Монстролог подхватил ее в объятия. Бартоломео понял и начал играть вальс. Клиенты, сидевшие за столиками, пили и не обращали внимания. Бартоломео тоже не смотрел; он был поглощен музыкой. Я был единственный, кто смотрел, как они танцуют в дымном желтом свете, пока снаружи дождь целовал брусчатку Калле де Каноника. Были женщина в красном, и одинокий мужчина, что танцевал с ней, и мальчик, что смотрел на них, как и они, одинок.

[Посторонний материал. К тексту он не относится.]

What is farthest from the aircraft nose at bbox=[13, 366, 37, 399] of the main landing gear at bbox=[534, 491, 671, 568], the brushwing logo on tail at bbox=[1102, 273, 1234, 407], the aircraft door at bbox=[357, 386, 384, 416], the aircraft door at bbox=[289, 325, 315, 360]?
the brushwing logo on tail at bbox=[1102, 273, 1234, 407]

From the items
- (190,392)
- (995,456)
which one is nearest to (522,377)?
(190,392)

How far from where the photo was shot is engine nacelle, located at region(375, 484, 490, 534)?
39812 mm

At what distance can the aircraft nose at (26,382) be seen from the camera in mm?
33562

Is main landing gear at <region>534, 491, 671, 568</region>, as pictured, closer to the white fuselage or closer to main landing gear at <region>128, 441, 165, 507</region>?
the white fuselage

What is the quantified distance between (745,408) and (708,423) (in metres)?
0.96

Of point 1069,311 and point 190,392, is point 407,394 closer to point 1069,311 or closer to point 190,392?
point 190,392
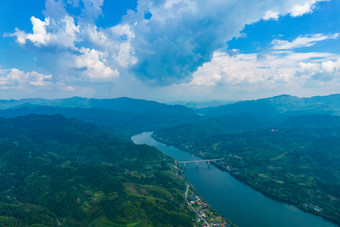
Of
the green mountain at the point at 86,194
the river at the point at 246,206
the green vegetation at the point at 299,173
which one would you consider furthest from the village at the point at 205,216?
the green vegetation at the point at 299,173

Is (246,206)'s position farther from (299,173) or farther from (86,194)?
(86,194)

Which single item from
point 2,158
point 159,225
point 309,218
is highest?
point 2,158

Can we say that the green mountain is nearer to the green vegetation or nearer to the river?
the river

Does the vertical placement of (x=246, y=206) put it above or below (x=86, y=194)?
below

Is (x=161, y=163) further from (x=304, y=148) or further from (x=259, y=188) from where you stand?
(x=304, y=148)

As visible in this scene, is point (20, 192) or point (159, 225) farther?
point (20, 192)

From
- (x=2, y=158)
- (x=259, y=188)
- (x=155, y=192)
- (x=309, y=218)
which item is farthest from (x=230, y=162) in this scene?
(x=2, y=158)

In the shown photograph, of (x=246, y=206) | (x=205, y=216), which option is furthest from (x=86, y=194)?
(x=246, y=206)

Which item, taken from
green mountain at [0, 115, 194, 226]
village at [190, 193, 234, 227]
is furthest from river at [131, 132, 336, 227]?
green mountain at [0, 115, 194, 226]
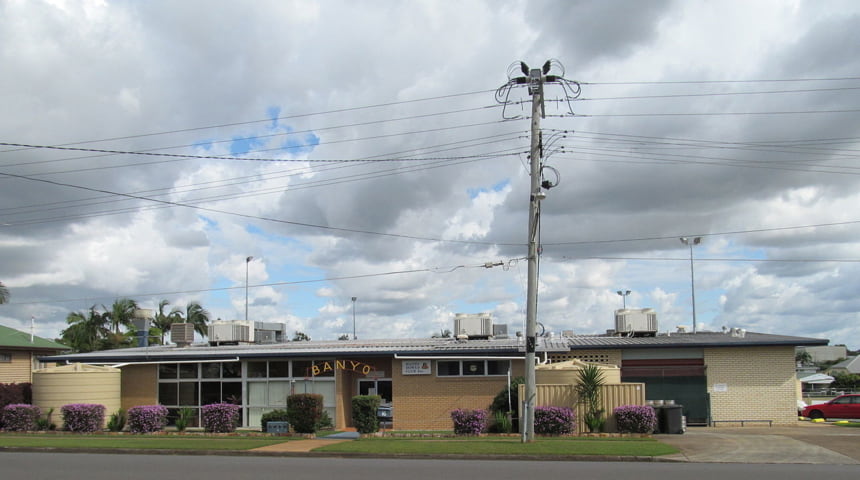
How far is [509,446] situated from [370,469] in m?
4.96

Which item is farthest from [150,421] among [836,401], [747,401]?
[836,401]

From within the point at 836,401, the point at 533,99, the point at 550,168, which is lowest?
the point at 836,401

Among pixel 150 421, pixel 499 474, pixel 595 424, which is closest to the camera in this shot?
pixel 499 474

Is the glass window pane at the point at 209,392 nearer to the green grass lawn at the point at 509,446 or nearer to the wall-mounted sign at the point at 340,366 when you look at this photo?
the wall-mounted sign at the point at 340,366

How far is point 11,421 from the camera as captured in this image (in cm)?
2742

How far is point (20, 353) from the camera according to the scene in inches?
1565

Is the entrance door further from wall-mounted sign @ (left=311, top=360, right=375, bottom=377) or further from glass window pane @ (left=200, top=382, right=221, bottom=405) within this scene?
glass window pane @ (left=200, top=382, right=221, bottom=405)

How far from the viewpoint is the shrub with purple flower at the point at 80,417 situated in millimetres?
27266

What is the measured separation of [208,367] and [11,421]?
7.23 m

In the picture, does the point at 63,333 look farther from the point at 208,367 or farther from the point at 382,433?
the point at 382,433

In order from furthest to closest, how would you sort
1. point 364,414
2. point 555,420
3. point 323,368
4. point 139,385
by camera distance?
point 139,385 < point 323,368 < point 364,414 < point 555,420

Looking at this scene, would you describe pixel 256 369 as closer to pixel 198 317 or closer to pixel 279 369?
pixel 279 369

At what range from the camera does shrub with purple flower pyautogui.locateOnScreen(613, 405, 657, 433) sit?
76.8ft

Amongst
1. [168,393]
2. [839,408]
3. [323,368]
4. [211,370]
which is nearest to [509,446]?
[323,368]
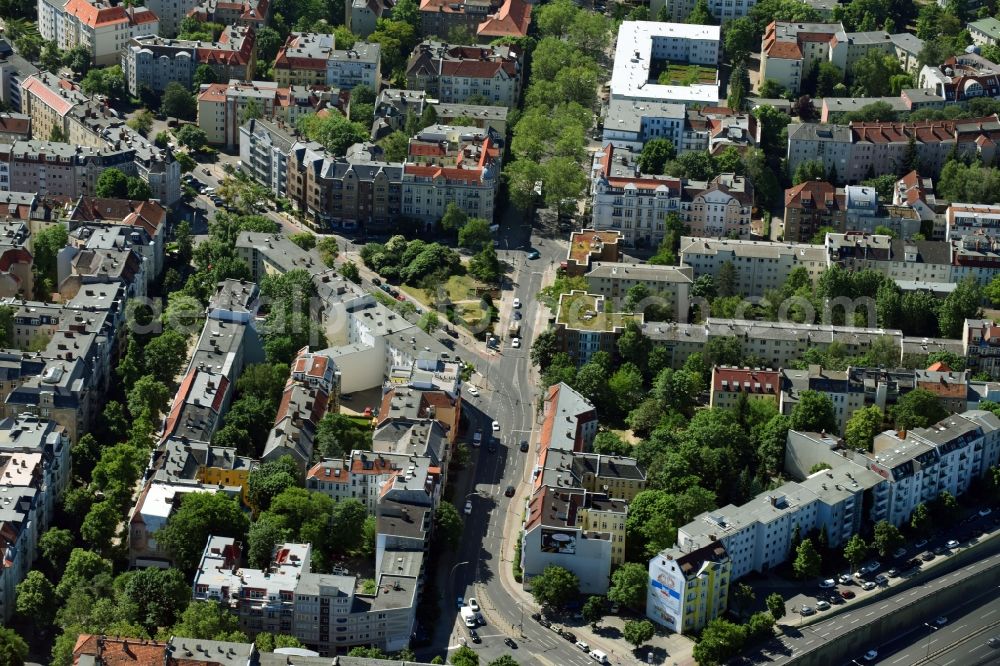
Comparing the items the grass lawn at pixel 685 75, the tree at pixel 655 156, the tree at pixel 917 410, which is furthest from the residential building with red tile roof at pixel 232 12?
the tree at pixel 917 410

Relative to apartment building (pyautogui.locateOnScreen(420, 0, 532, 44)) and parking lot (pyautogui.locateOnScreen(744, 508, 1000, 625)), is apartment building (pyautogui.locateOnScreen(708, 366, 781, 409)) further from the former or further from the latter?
apartment building (pyautogui.locateOnScreen(420, 0, 532, 44))

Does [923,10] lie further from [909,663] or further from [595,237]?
[909,663]

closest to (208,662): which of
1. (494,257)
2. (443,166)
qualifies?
(494,257)

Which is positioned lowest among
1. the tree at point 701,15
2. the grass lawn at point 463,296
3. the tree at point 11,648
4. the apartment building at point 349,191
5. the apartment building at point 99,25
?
the tree at point 11,648

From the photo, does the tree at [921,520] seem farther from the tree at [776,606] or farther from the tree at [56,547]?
the tree at [56,547]

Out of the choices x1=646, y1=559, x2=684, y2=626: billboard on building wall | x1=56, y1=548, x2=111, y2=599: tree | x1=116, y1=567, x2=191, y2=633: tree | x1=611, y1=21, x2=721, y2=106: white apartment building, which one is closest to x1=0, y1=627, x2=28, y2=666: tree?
x1=56, y1=548, x2=111, y2=599: tree

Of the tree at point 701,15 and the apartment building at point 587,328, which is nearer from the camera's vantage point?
the apartment building at point 587,328

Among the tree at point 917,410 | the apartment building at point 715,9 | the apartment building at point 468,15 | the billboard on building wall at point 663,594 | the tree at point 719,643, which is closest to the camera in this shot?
the tree at point 719,643
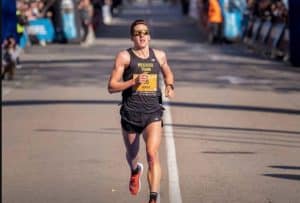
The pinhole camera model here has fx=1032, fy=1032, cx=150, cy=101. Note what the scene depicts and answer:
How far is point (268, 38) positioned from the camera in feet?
118

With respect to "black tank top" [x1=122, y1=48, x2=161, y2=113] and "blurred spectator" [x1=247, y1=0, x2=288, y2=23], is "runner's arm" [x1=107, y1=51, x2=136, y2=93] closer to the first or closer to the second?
"black tank top" [x1=122, y1=48, x2=161, y2=113]

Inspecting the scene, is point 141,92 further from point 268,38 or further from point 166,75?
point 268,38

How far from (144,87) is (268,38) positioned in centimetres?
Answer: 2685

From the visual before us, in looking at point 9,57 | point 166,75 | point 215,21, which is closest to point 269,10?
point 215,21

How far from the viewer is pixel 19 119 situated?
58.2ft

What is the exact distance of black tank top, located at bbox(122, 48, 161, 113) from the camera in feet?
30.9

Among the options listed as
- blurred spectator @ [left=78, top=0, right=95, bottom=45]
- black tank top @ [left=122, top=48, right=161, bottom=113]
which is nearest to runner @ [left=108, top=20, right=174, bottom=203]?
black tank top @ [left=122, top=48, right=161, bottom=113]

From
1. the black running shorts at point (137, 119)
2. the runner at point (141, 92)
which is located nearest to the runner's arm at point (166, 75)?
the runner at point (141, 92)

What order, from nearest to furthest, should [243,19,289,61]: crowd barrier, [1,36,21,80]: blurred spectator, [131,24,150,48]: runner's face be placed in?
1. [131,24,150,48]: runner's face
2. [1,36,21,80]: blurred spectator
3. [243,19,289,61]: crowd barrier

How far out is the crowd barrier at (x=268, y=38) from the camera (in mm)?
32281

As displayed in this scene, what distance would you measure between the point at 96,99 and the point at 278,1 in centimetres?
1922

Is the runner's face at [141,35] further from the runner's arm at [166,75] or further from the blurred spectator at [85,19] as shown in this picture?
the blurred spectator at [85,19]

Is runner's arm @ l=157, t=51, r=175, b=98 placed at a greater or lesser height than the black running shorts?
greater

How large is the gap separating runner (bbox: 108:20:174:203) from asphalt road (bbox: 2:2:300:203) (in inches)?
25.8
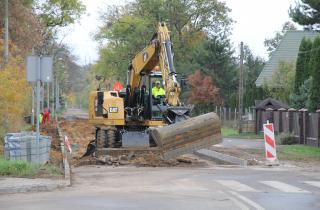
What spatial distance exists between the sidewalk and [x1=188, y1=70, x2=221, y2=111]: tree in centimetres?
5075

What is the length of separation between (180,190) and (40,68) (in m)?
5.74

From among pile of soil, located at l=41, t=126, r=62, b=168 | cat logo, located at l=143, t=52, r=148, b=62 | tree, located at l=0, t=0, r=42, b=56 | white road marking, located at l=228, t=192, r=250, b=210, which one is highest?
tree, located at l=0, t=0, r=42, b=56

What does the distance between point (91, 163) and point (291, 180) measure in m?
6.73

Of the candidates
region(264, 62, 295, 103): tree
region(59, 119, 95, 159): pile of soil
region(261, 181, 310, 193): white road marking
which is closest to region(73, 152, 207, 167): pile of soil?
region(59, 119, 95, 159): pile of soil

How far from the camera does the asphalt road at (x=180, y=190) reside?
1180 cm

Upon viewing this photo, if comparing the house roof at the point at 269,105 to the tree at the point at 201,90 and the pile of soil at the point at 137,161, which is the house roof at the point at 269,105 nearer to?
the tree at the point at 201,90

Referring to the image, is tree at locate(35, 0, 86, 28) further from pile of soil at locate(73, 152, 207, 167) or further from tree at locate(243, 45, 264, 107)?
pile of soil at locate(73, 152, 207, 167)

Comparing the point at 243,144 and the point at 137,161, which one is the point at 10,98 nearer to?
the point at 137,161

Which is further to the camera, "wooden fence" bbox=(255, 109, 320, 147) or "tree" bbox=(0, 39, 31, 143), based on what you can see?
"wooden fence" bbox=(255, 109, 320, 147)

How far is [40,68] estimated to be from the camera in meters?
17.5

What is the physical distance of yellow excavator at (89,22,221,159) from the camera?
64.5 ft

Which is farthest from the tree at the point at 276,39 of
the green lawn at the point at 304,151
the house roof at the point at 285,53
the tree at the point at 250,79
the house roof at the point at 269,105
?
the green lawn at the point at 304,151

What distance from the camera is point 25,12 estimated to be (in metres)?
44.8

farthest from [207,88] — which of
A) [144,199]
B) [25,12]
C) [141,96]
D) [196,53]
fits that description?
[144,199]
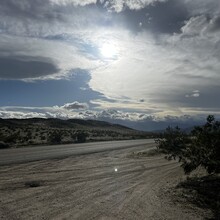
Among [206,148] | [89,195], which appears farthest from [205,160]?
[89,195]

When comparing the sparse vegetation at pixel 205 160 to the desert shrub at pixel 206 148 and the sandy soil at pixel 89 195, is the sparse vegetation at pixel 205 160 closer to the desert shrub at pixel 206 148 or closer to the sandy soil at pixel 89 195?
the desert shrub at pixel 206 148

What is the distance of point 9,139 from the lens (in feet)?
188

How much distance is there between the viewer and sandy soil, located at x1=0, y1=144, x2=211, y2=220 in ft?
34.4

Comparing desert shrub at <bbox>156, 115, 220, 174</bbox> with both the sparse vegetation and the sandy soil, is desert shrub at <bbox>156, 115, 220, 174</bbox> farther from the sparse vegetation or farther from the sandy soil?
the sandy soil

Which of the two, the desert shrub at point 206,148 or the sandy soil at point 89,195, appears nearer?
the sandy soil at point 89,195

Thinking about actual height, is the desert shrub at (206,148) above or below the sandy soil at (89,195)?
above

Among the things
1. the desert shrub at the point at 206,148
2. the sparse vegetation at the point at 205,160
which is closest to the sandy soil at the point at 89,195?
the sparse vegetation at the point at 205,160

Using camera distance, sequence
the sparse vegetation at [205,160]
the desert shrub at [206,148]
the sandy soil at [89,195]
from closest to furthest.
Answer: the sandy soil at [89,195], the sparse vegetation at [205,160], the desert shrub at [206,148]

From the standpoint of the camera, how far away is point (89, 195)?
13.0 metres

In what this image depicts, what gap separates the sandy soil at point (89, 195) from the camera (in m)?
10.5

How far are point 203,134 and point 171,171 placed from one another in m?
5.50

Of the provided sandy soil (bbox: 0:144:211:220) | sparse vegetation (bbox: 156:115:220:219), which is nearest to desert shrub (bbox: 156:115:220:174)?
sparse vegetation (bbox: 156:115:220:219)

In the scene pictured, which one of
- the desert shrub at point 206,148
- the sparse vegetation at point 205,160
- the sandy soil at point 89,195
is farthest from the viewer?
the desert shrub at point 206,148

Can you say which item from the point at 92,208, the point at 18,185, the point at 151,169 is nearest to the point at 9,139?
the point at 151,169
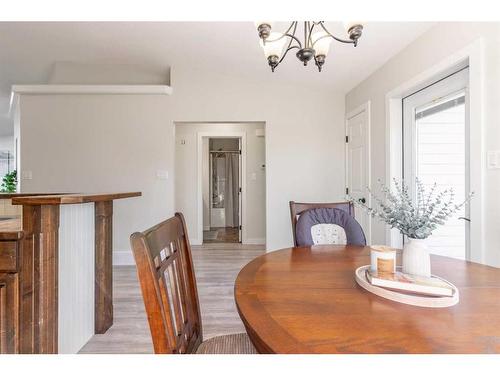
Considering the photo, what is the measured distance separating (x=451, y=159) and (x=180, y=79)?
314 centimetres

Мир велик, и очень просто позабыть, насколько мы малы. Время пожирает нас, как звездная гниль. Монстролог полагал, что эта миссия принесет ему бессмертие: триумф, что переживет его краткий выход на сцену жизни. Он ошибался. Пеллинор Уортроп канет в Лету, его благородный труд не найдет признания, его жертва останется в тени деяний менее значительных людей. Он мог бы купаться в отчаянии, грызть сухие кости горечи и раскаяния.

Вместо этого он приехал в Венецию, и он танцевал.

Мы все охотники. Мы все, каждый из нас, монстрологи. И Пеллинор Уортроп был лучшим из нас, потому что нашел в себе мужество обернуться и взглянуть в лицо самому ужасному чудовищу из всех.

Эпилог



Тем утром, закончив читать десятый томик, я позвонил своему другу: директору учреждения, в котором Уилл Генри завершил свои сто тридцать с лишним лет на Земле.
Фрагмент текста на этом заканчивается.